Activity list —
1 > Answer these from the red mole pork tamale text:
(a) When should the masa be made for a tamalada?
(b) What is the pork butt simmered with?
(c) What four ingredients make up the masa dough?
2 > Pick up the red mole pork tamale text after its last sentence and keep it going.

Given text —
□ □ □

The holidays haven’t begun until the Red Mole Pork Tamales are steaming on the stove!
This step-by-step recipe will walk you through exactly how to make the most luscious pork-and-mole-filled tamales for your family this Christmas.
Armando and I have been hosting Tamaladas (tamale-making parties) since our first years together and it is the BEST way to make tamales in my opinion.
You gather a few friends and family and spend an afternoon knocking out dozens of tamales which then everyone gets to take home.
A tamalada not only makes the time-consuming job of making tamales more fun, but stocking the freezer full of tamales at the same time!
Prep For a Tamalada
If you want to give this party idea a try here’s what you have to do:
- Make the pork and mole sauce a couple days in advance and then soak the corn husks the night before the party.
- The masa should be made the morning of the party.
- Ask guest to bring snacks and drinks and before you know it, the tamales will be steaming away.
What’s In A Red Mole Pork Tamale?
Before we dive in to how to make the tamales, let’s look at the recipes that make up the tamales. Here’s what you’ll need to have ready before you actually get to assembling them:
- Mole Coloradito or Red Mole Sauce (see recipe below). This is one of those labor-of-love recipes made with dried chiles, seeds, and a bit of chocolate.
- Shredded Pork. Succulent pork butt simmered until tender with onions, garlic, and bay leaf.
- Masa Dough. A fluffy dough made from masa harina, baking powder, lard and salt.
- Soaked Corn Husk Leaves. These are what you will use to wrap up your tamales.
I think these are the perfect tamales and ones I make every year.

□ □ □

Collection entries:
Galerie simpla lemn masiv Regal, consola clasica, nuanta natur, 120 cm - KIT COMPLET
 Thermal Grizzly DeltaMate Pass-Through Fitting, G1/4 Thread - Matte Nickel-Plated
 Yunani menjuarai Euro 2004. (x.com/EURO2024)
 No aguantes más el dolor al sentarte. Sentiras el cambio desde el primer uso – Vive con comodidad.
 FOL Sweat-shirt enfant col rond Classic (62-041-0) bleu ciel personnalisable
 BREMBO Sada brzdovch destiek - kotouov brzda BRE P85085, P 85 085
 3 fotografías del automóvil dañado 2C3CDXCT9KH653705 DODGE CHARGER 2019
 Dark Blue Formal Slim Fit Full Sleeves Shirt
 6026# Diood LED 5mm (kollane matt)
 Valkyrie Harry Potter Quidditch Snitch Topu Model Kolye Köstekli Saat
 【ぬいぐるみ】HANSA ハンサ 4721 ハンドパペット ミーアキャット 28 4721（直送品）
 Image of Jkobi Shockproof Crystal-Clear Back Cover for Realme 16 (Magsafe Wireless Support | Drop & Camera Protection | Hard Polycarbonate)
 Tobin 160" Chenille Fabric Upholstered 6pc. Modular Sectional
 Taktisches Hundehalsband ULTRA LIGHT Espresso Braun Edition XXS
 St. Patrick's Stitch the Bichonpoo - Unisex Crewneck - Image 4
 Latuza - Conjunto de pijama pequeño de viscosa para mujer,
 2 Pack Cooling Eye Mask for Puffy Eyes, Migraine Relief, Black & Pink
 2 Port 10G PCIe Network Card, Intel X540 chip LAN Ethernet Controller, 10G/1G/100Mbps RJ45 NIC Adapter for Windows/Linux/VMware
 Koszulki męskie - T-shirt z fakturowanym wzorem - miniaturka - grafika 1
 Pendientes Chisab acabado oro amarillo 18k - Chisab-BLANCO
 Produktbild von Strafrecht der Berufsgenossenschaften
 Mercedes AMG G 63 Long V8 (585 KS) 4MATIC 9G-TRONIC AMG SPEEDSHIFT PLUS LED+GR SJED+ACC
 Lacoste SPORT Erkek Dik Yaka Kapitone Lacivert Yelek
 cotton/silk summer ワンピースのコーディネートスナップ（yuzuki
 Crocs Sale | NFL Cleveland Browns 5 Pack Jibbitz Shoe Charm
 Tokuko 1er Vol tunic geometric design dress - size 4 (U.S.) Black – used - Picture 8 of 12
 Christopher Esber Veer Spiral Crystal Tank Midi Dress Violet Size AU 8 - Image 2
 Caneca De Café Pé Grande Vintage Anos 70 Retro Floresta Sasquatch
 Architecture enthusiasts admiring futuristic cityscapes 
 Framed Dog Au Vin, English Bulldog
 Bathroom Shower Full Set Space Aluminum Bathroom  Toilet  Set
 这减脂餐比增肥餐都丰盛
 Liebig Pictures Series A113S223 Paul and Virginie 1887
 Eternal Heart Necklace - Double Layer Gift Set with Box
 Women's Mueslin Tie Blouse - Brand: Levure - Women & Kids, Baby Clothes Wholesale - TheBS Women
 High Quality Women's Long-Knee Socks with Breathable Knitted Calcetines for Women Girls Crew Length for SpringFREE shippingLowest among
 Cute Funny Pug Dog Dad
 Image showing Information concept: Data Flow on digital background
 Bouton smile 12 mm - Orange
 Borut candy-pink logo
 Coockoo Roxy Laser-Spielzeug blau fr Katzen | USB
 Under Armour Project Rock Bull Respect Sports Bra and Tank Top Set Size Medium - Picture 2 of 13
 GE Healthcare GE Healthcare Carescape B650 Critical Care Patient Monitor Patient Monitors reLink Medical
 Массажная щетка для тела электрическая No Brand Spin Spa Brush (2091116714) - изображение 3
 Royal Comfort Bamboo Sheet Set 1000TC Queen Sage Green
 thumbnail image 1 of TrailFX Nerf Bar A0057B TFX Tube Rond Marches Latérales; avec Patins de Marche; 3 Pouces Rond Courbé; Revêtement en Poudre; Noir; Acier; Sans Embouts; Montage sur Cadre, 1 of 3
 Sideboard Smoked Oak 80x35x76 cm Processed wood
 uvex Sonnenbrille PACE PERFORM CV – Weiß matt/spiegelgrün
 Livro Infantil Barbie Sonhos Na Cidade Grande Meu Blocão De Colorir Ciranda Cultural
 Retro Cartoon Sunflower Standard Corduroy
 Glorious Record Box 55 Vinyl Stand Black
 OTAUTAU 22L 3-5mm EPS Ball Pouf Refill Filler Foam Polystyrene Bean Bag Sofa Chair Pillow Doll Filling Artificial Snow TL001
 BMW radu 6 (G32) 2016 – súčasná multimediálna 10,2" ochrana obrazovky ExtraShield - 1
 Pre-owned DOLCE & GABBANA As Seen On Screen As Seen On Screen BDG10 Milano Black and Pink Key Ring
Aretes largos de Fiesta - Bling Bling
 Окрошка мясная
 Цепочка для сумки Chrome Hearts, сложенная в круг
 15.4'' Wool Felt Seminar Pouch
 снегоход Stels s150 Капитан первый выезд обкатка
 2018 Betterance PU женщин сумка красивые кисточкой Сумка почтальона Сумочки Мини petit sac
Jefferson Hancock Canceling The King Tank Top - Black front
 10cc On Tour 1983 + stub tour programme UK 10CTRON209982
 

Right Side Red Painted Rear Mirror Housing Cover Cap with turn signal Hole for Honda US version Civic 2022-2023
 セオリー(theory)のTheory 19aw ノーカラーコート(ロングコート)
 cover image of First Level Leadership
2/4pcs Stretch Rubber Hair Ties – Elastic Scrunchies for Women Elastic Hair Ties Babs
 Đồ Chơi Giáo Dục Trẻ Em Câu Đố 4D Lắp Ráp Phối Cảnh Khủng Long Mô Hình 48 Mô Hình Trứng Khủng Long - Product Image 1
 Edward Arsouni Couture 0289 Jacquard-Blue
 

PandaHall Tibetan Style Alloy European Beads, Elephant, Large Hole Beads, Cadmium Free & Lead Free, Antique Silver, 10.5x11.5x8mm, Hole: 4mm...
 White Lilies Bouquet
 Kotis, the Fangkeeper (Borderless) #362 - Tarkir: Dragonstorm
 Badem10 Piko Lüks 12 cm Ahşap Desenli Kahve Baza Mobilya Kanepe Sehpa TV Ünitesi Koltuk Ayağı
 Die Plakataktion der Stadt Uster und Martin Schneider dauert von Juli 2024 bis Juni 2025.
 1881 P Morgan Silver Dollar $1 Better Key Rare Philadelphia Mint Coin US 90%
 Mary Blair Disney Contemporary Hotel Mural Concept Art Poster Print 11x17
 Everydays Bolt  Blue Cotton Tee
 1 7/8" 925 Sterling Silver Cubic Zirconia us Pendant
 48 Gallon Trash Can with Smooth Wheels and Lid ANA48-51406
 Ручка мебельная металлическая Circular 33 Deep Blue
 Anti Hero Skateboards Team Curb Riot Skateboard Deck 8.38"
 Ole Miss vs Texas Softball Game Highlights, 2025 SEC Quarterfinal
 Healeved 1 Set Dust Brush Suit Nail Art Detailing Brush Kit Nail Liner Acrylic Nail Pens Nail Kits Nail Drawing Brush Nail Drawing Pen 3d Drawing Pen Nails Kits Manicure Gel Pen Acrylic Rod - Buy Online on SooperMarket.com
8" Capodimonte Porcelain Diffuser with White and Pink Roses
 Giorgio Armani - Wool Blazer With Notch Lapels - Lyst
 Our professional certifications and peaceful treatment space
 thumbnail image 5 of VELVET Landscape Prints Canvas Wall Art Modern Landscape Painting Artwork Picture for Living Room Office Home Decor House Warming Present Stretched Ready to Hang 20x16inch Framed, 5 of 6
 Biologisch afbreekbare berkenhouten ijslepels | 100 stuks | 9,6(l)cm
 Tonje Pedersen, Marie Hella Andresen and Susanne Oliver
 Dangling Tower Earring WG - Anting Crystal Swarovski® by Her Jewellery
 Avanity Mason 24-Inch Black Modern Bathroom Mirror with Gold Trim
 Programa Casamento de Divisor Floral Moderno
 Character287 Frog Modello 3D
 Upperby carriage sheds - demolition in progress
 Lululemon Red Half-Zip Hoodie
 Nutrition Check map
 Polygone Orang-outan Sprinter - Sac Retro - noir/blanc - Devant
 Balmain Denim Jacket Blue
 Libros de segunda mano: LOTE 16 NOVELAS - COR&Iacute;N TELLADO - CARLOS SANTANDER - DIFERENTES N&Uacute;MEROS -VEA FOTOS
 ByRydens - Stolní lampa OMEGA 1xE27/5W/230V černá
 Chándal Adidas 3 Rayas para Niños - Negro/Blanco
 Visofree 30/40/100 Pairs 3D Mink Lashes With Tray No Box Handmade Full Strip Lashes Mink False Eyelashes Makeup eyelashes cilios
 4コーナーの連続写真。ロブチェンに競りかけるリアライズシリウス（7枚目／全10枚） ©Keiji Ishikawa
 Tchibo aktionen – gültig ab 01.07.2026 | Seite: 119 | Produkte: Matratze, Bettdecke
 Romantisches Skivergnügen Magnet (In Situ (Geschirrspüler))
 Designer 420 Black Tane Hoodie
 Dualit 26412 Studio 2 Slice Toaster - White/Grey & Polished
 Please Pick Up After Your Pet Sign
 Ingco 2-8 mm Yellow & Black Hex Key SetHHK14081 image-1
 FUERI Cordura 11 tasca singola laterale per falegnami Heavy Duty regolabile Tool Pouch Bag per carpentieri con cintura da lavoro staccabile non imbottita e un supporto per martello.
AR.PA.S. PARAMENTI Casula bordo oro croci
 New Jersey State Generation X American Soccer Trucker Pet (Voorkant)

□ □ □

Answers provided —
1 >
(a) The morning of the party.
(b) Onions, garlic, and bay leaf.
(c) Masa harina, baking powder, lard, and salt.

2 >
They have all the elements of an authentic Mexican tamale—soft dough, juicy, flavorful pork, savory and complex sauce.
If you’ve ever wanted to try making mole sauce or tamales this recipe is a great place to start.
Wait—What Are Tamales?
Tamales are a dumpling of sorts made all throughout Mexico and Central America and even in parts of South America too, like Venezuela, where they are called Hallacas.
At their most basic they are dough (almost always made with a corn flour called masa harina or ground field corn) wrapped in either dried corn husks or banana leaves and steamed.
They can be filled or not, sweet or savory, tiny or enormous.
The ones we are making today are the savory kind made with masa harina dough, filled with pork and mole sauce, and wrapped in corn husks.
Tools You’ll Need
Make sure you have everything you need before getting started. The last thing you want to do is realize you don’t have the right equipment halfway through.
- 2 large stock pots for cooking the pork and soaking corn husks. At least 12 quarts but if you have a bigger one, that’s better.
- Large Colander
- A large (12-quart) heat-proof container for holding broth.
- Large cast iron skillet or comal or griddle for toasting chiles.
- Heavy-duty blender for mole sauce.
- Fine Mesh Sieve
- Large Mixing Bowl for mixing masa.
- Tamale Steamer Pot
Nice To Have
These things aren’t absolutely necessary, but make preparing the tamales easier.
Step 1: Soak the Corn Husks
Dried corn husks need at least an hour to soak in hot water before they become soft enough to use.
Most people put the dried husks in a large bowl and pour very hot water over them. I like to bring a large stock pot of water to a boil, turn off the heat, add the corn husks and submerge them under the water with a heavy plate.
Step 2: Cook The Pork
Cooking the pork is the next step because you will use the leftover broth to make the mole sauce and the masa dough.
It is also a very simple step, just combine the pork shoulder with the onions, garlic, bay leaf, and salt in the largest stock pot you have. Fill it with water and bring to a boil.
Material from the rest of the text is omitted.